Instructions for the task –
Go through the material and copy every line in which "United" appears.

Data for analysis –

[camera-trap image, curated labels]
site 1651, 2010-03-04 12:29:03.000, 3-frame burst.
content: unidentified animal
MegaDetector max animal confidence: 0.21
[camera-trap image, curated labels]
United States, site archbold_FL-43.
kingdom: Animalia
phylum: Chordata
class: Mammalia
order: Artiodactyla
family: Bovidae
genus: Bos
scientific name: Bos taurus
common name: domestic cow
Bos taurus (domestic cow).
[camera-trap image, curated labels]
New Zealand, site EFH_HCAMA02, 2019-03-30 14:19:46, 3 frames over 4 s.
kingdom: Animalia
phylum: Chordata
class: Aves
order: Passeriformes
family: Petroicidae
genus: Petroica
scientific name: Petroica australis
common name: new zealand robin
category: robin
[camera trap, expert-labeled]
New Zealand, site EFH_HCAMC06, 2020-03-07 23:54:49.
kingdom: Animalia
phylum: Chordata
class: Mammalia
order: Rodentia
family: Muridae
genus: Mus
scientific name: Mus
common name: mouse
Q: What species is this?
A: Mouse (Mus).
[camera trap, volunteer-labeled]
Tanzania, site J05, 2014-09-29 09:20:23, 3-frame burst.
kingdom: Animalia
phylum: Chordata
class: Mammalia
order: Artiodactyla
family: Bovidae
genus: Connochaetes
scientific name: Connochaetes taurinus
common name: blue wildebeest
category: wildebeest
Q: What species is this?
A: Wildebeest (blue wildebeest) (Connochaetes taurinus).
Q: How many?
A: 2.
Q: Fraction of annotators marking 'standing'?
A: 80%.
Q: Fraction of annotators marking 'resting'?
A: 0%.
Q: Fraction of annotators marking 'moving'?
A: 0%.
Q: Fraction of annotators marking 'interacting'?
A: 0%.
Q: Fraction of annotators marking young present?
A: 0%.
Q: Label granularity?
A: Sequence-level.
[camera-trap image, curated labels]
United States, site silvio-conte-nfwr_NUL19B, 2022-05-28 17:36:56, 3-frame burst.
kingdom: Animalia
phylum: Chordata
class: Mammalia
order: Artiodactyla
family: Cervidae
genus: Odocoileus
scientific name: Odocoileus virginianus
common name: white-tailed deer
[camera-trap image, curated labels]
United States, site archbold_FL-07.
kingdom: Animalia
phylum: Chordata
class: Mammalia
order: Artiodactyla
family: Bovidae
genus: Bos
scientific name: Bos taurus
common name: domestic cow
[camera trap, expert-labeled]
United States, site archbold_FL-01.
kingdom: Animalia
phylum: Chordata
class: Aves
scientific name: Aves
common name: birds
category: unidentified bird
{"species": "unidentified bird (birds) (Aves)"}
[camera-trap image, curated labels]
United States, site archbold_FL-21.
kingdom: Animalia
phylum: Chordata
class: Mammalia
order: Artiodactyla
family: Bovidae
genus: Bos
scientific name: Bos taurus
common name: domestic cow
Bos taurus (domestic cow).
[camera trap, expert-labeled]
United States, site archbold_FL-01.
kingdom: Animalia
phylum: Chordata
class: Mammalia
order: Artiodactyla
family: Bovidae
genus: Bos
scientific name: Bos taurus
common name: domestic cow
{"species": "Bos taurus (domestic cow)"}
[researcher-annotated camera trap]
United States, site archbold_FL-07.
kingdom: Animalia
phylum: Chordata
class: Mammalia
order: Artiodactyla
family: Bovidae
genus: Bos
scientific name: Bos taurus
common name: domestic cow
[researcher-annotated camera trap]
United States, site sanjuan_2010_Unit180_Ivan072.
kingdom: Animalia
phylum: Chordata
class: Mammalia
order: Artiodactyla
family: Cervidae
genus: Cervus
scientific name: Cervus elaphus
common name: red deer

Exercise answer –
United States, site archbold_FL-43.
United States, site silvio-conte-nfwr_NUL19B, 2022-05-28 17:36:56, 3-frame burst.
United States, site archbold_FL-07.
United States, site archbold_FL-01.
United States, site archbold_FL-21.
United States, site archbold_FL-01.
United States, site archbold_FL-07.
United States, site sanjuan_2010_Unit180_Ivan072.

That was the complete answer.